§ **TASK PROMPT**
State how many lines in the rows below contain the string "centimetres", treating case as significant. Reply with the number only.

§ **Scene-based spatial questions**
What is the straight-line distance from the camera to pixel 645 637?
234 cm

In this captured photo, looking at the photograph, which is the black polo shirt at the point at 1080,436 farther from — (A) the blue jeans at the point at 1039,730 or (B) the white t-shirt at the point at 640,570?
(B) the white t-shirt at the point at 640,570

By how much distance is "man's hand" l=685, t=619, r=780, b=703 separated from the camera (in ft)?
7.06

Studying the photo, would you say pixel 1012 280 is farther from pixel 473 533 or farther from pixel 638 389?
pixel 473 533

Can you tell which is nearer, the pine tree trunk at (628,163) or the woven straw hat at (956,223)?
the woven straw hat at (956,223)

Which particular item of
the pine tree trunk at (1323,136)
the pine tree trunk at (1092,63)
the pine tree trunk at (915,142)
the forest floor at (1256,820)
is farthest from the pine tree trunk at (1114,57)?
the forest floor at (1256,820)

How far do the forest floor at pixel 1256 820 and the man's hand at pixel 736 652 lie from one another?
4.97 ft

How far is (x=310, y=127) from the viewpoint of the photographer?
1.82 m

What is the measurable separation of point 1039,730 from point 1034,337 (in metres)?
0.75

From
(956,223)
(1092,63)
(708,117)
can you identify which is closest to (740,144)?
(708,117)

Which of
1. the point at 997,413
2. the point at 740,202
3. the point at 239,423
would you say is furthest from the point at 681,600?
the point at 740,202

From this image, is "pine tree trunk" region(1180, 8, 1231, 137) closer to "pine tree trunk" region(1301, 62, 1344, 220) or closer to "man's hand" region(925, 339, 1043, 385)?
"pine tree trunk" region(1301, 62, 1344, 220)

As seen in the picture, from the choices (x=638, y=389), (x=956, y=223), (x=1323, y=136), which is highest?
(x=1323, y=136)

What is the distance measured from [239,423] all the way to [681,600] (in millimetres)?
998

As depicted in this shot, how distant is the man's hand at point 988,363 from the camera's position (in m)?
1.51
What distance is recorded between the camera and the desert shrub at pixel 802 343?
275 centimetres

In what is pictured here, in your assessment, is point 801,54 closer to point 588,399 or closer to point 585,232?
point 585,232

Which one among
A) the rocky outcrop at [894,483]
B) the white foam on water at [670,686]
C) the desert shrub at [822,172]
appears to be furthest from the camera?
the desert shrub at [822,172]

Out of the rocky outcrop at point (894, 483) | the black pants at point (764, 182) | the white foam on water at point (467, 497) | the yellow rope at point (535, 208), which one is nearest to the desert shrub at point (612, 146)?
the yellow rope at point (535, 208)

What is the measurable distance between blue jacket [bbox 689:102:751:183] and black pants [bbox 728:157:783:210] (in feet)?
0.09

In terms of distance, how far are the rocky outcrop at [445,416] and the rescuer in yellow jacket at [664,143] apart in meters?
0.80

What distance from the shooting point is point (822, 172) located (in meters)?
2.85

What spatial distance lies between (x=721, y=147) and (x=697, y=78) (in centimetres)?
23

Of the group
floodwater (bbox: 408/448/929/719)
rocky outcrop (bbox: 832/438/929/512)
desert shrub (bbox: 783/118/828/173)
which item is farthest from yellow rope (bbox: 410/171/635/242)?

§ **REPLY**
2